Performance impact of keeping all instances of a game in a single script

Hi there,

I did some research, but couldn’t find an answer for it, and it’s been bugging me for some time now. Anyway, please forgive the noob question, but here it is: Is more performant to use a script attached to an empty game object, which has all the variable instances the game would use, and then have all the other scripts use the instances from that script?

Let me try to be more clear:
I am trying to clean up a code for a game I’m working on using the SOLID principles, and in most scripts that I have, I noticed that in the awake() or start() function, I use instances such as Camera cam = Camera.main, or GameObject player = GameObject.FindGameObjectWithTag(“Player”), and so on. So I thought instead of having the instance of cam and player (and other variables I use in the game) repeated in different scripts, why not have them in a single script called ObjectInstances (which has only the awake function), so that other scripts can use the needed variables from this ObjectInstances script.
This way, all the game variables would have a single instance in the whole game, and the ObjectInstances script would have an instance once in all the other scripts.
Now, that being said, here are my concerns:
-Is this way really more performant than having in the game scripts all the instances they need, even if they are repeated (between different scripts)?
-Are there some foreseeable problems that you know this way of coding will create?
-What about the impact on the memory usage?
Any feedback or help would be greatly appreciated,
Thank you :slight_smile:

This is definitely more performant due to the fact that you are not using as many GetComponent calls and you are creating less instances of variables that are identical.
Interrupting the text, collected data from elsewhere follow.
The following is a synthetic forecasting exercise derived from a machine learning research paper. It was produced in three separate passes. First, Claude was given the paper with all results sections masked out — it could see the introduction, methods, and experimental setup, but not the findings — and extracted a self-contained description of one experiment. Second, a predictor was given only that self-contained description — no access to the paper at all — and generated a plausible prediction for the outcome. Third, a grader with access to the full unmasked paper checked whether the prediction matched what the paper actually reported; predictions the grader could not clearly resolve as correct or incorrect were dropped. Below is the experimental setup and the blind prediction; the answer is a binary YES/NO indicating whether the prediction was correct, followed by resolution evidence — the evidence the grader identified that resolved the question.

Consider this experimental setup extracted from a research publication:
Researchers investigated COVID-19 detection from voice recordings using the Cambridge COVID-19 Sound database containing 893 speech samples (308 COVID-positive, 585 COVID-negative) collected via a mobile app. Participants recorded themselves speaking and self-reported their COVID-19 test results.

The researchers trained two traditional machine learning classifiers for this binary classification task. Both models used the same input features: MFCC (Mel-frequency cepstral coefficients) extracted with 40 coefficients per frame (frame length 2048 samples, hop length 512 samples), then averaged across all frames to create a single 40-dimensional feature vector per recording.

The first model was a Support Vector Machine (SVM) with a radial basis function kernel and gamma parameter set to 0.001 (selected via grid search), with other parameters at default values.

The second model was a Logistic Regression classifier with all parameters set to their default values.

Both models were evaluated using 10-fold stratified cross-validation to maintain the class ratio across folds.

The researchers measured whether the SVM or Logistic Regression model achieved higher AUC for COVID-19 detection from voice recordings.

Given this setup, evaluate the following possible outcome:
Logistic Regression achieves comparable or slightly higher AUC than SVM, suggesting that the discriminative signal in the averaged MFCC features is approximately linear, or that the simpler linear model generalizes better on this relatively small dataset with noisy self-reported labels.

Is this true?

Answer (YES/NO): NO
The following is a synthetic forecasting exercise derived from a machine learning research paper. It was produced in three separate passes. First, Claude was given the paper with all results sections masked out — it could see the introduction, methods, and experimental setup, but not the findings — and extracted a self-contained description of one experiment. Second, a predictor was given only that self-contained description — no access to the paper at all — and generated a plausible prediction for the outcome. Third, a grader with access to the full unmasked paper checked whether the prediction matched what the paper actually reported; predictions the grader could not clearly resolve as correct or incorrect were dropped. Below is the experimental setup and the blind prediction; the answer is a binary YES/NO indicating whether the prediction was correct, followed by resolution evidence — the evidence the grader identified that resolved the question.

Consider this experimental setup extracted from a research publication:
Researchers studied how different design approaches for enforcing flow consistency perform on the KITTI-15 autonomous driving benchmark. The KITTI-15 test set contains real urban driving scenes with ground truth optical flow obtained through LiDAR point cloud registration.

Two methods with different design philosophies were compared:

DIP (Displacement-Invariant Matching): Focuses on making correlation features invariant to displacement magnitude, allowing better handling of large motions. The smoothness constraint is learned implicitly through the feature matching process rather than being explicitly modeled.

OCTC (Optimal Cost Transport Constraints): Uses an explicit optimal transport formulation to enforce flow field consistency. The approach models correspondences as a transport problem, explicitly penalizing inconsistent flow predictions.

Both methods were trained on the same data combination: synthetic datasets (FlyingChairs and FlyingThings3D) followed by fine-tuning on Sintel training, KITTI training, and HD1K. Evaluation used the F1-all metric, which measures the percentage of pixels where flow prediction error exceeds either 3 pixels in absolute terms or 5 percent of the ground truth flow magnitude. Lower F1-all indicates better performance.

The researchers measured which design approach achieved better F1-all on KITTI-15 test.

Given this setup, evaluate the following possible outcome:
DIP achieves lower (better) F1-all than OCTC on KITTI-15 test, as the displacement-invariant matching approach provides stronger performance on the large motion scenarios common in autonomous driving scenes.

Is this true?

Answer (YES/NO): YES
It’s like creating two objects that do the same purpose instead of just one. This is more efficient.

However, this can lead to problems down the line, where multiple scripts are changing a variable and other scripts are reading that value. This creates a lot of bugs and spaghetti-code issues, where you are retrieving a value at some point in time and it returns a completely different value than what you expected. This is easily solved using multiple fresh new instances of that variable, for that purpose.

In summary, if you are putting read-only variables in a static script, so you only need to create one instance of them, this is great performance-wise. However, if you put read/write variables in the same place, the code flow can get messy and confusing as to what scripts are changing and reading this variable at one time. If that makes sense.